## Problems to solve
(1) In the Brides of Dracula review, who summoned Professor Van Helsing?
(2) Carry the Brides of Dracula review on from its final sentence.

Tuesday, June 22, 2010

Brides of Dracula (1960)

An opening voice-over informs us that although Dracula may be dead, his disciples still live on to corrupt the world. Meanwhile, a young French woman named Marianne has come to Transylvania in order to take a teaching position. Her cowardly coachman abandons her during a stopover in a small village, and despite the warnings of the locals she accepts the invitation of the sinister Baroness Meinster to spend the night at her castle. It isn't long before she's discovered her son chained up in a secret part of the castle, and promptly sets him free. Before long he has killed his mother, and Marianne flees into the night. She is found by Professor Van Helsing, who has been summoned by the local priest.

Soon the new Baron Meinster is running amuck, with the aid of his mother's servant Greta. He kills a local girl, then (in a surprising turn of events) gets engaged to the impossibly naive Marianne. Meanwhile Van Helsing encoutered the vampiric Baroness Meinster, who is consumed by guilt. She confesses that she blames herself for the entire situation, which was apparently caused by her encouragement of (and participation in) his wild carousing. Van Helsing responds by driving a stake through her heart.

Meanwhile Marianne's roommate Gina expresses jealousy over her engagement. The Baron is apparently sympathetic, as he immediately turns up and bites her. David Peel plays the role of Baron Meinster with considerable glee, clearly relishing the chance to tear his way through the female population of Transylvania.

Mmm candy

I don't want to spend too much time on this movie, simply because Dracula is not in it and is barely even mentioned. But it is a lot of fun, and as far as I'm aware it's the movie that first established the idea that Holy Water is acidic for vampires. It's also the second of three Hammer Dracula movies written (or in this case co-written) by Jimmy Sangster and directed by Terence Fisher.

Peter Cushing is once again wonderful as Van Helsing, and Freda Jackson is absolutely brilliant as the insane, cackling Greta. The scene where she reveals the Baroness Meinster to Marianne is possibly the movie's highlight.

## Listing
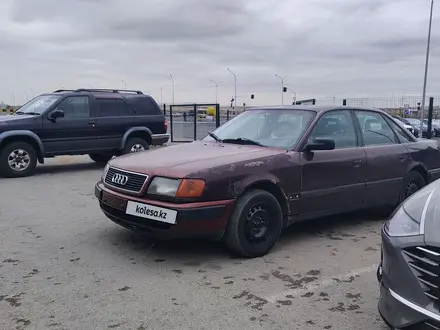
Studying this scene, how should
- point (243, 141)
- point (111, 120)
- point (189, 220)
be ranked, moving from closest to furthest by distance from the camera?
point (189, 220) → point (243, 141) → point (111, 120)

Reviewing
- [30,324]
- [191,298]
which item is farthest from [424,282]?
[30,324]

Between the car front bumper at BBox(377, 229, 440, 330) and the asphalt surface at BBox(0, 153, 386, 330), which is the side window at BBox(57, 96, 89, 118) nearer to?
the asphalt surface at BBox(0, 153, 386, 330)

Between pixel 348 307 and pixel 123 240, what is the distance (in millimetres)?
2666

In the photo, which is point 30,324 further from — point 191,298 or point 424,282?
point 424,282

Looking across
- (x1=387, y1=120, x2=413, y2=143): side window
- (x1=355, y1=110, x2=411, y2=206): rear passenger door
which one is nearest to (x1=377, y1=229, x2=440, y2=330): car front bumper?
(x1=355, y1=110, x2=411, y2=206): rear passenger door

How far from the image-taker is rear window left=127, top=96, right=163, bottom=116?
11867mm

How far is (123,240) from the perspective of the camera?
17.3ft

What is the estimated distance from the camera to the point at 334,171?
5340mm

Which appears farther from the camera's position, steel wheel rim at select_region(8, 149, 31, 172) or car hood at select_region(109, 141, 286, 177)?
steel wheel rim at select_region(8, 149, 31, 172)

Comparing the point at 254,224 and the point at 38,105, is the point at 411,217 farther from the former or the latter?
the point at 38,105

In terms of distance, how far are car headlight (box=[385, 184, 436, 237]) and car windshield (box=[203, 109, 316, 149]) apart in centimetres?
208

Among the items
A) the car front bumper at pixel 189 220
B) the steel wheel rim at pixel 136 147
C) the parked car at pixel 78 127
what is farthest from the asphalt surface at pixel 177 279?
the steel wheel rim at pixel 136 147

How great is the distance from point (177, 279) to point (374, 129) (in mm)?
3421

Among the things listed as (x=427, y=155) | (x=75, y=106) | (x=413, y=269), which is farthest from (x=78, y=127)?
(x=413, y=269)
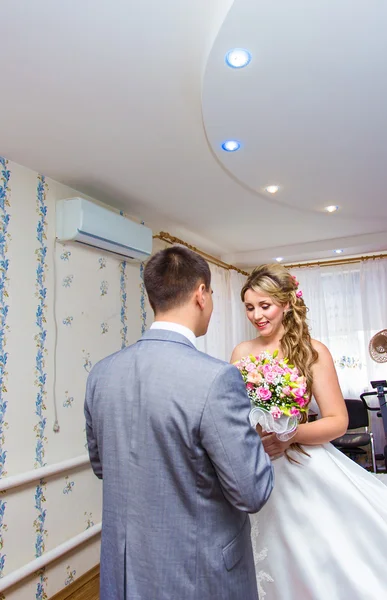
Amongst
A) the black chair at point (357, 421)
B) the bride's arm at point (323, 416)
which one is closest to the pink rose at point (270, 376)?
the bride's arm at point (323, 416)

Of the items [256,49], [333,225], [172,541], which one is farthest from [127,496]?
[333,225]

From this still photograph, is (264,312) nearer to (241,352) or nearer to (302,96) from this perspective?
(241,352)

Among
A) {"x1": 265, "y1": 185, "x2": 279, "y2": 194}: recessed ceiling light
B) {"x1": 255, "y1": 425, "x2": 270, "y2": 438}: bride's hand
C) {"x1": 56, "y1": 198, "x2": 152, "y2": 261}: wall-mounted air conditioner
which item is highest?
{"x1": 265, "y1": 185, "x2": 279, "y2": 194}: recessed ceiling light

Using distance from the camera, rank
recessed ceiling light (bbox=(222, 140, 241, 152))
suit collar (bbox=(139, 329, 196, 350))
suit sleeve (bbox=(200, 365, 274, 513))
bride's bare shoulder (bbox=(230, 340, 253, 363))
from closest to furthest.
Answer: suit sleeve (bbox=(200, 365, 274, 513)) < suit collar (bbox=(139, 329, 196, 350)) < bride's bare shoulder (bbox=(230, 340, 253, 363)) < recessed ceiling light (bbox=(222, 140, 241, 152))

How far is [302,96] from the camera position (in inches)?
73.0

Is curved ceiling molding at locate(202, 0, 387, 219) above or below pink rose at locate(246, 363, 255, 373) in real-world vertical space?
above

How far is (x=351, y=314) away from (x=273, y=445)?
4.08 m

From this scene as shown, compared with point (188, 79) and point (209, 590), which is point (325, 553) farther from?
point (188, 79)

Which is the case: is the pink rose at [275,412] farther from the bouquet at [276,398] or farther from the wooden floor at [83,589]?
the wooden floor at [83,589]

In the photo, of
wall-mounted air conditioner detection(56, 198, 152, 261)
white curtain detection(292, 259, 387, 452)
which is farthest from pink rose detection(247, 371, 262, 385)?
white curtain detection(292, 259, 387, 452)

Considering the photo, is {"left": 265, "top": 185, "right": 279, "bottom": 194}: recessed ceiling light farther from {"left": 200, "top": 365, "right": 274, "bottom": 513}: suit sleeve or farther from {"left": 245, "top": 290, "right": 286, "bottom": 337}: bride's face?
{"left": 200, "top": 365, "right": 274, "bottom": 513}: suit sleeve

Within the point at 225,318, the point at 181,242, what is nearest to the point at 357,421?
the point at 225,318

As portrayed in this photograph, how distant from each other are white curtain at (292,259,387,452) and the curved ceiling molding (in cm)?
232

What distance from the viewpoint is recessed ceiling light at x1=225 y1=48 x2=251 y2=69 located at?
156 cm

## The responses
(1) The local priest.

(2)
The movie also features an interesting "cure" for vampirism when Van Helsing finds himself on the receiving end of Baron Meinster's fangs (it seems that the Baron swings both ways, as he seems to relish sucking on Van Helsing just as much as he did any of his female victims).

Interestingly, any ambiguity about vampirism that I detected in the previous movie is completely absent here. Baron Meinster is portrayed as pure evil, and as mentioned earlier it was his decadent lifestyle that apparently caused his vampirism in the first place.

There are a few oddities. Marianne is supposed to be a French visitor to Transylvania, and she has a strong French accent (presumably Yvonne Monlaur's actual voice). This serves to draw attention to the fact that the "Transylvanian" characters who all call each other Herr and Fräulein in fact all have British accents. Marianne is also disappointingly dense, failing to connect the murder of Baroness Meinster to her release of him from chains - to the point of quite cheerfully accepting his proposal of marriage scant hours after having first met him. Oops.

Also, what actually happened to the Brides of the title? Do we just presume that they died in the climactic fire? Not a lot of closure there.

It would be another five years before Hammer returned to Transylvania, next time with Christopher Lee returning but without Peter Cushing. Stay tuned for tomorrow's entry in my Hammer Dracula odyssey, Dracula: Prince of Darkness.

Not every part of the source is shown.